TASK INSTRUCTIONS
**A)** List the justices named on the panel in the court decision.
**B)** Write what comes next in the court decision, starting after its final sentence.

DOCUMENT TEXT
Segment Open

Opinion
2014–07389 Ind. No. 47/14
12-27-2017
Neal D. Futerfas, White Plains, NY, for appellant. William V. Grady, District Attorney, Poughkeepsie, N.Y. (Kirsten A. Rappleyea of counsel), for respondent.
Neal D. Futerfas, White Plains, NY, for appellant.
William V. Grady, District Attorney, Poughkeepsie, N.Y. (Kirsten A. Rappleyea of counsel), for respondent.
RUTH C. BALKIN, J.P., ROBERT J. MILLER, COLLEEN D. DUFFY, HECTOR D. LASALLE, VALERIE BRATHWAITE NELSON, JJ.
DECISION & ORDERAppeal by the defendant from a judgment of the County Court, Dutchess County (Greller, J.), rendered July 1, 2014, convicting him of criminal possession of a controlled substance in the fourth degree, upon his plea of guilty, and imposing sentence.ORDERED that the judgment is affirmed.

Segment Closed

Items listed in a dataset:
Segment Open

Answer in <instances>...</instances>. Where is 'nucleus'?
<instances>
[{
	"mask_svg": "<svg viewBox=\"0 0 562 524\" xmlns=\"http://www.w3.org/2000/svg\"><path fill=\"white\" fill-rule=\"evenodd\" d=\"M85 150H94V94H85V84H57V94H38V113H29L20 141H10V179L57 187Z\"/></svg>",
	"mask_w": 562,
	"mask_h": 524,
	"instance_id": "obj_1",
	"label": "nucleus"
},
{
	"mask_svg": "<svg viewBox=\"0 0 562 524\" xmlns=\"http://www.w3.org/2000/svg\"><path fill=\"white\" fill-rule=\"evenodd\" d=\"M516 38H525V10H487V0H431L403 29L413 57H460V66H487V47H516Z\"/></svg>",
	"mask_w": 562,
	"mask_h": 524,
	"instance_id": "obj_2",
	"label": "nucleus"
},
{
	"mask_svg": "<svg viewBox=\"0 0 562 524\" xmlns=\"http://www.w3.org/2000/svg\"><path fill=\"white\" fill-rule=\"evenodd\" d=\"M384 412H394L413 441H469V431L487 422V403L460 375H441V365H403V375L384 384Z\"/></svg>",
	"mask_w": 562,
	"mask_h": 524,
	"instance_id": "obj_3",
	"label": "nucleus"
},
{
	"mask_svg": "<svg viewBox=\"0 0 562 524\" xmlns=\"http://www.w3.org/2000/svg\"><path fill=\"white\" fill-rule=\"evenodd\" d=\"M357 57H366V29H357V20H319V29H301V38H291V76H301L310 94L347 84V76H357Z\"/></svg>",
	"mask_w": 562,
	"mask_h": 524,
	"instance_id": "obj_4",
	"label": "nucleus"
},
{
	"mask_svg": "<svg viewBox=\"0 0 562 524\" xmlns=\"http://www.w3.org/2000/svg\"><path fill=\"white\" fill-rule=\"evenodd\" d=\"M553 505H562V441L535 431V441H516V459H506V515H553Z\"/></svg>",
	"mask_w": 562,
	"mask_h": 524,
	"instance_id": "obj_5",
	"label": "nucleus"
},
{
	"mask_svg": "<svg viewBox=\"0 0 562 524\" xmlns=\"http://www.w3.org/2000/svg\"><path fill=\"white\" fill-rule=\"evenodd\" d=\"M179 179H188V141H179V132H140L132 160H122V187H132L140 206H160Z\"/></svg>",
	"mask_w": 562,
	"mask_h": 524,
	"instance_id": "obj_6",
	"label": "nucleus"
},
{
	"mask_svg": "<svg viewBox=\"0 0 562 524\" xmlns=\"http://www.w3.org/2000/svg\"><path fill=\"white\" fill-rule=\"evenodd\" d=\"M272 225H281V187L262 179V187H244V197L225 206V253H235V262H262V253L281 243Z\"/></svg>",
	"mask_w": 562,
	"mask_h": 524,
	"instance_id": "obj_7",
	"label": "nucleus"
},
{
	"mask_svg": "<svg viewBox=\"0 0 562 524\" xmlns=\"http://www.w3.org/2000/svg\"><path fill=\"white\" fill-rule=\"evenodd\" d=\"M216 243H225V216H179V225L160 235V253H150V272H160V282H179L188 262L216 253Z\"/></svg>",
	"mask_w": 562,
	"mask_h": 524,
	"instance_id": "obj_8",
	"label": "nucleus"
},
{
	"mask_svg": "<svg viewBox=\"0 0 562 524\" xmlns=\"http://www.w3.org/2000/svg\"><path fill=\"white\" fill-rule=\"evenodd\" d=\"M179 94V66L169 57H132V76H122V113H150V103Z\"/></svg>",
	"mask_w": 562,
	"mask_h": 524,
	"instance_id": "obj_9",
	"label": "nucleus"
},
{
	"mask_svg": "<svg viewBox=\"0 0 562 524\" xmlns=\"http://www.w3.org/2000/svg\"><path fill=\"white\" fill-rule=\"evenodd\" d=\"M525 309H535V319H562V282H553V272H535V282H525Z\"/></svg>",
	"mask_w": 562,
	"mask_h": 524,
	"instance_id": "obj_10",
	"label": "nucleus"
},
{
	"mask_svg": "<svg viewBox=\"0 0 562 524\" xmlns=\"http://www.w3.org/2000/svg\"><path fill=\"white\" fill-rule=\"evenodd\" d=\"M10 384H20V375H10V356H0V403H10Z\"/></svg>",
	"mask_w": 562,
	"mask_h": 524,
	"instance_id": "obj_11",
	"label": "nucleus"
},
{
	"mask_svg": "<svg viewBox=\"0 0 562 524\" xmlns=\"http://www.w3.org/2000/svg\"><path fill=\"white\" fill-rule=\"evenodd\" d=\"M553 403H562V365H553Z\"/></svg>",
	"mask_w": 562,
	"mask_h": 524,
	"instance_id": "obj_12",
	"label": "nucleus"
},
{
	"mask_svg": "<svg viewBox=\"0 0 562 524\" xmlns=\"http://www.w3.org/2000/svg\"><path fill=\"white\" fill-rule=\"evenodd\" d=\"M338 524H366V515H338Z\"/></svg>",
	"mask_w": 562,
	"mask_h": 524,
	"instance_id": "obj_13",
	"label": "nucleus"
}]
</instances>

Segment Closed

RESULTS
**A)** Ruth C. Balkin, Robert J. Miller, Colleen D. Duffy, Hector D. LaSalle, Valerie Brathwaite Nelson

**B)**
The defendant's contention that his plea of guilty was involuntary because he had a defense is unpreserved for appellate review, since he did not move to withdraw his plea on this basis prior to sentencing (see People v. Lopez, 71 N.Y.2d 662, 665, 529 N.Y.S.2d 465, 525 N.E.2d 5 ; People v. Rovinsky, 135 A.D.3d 969, 970, 22 N.Y.S.3d 910 ; People v. Banner, 122 A.D.3d 641, 994 N.Y.S.2d 424 ). Contrary to the defendant's contention, the exception to the preservation requirement (see People v. Lopez, 71 N.Y.2d at 666, 529 N.Y.S.2d 465, 525 N.E.2d 5 ) does not apply here because the defendant's allocution did not clearly cast significant doubt on his guilt, negate an essential element of the crime, or call into question the voluntariness of the plea (see People v. Delarosa, 104 A.D.3d 956, 960 N.Y.S.2d 915 ; People v. Colston, 68 A.D.3d 1130, 892 N.Y.S.2d 145 ; People v. Nash, 38 A.D.3d 684, 832 N.Y.S.2d 593 ). In any event, the facts admitted in the allocution were sufficient to support the defendant's plea of guilty (see People v. Seeber, 4 N.Y.3d 780, 781, 793 N.Y.S.2d 826, 826 N.E.2d 797 ; People v. Colston, 68 A.D.3d at 1131, 892 N.Y.S.2d 145 ; People v. Sanabria, 52 A.D.3d 743, 744, 861 N.Y.S.2d 359 ).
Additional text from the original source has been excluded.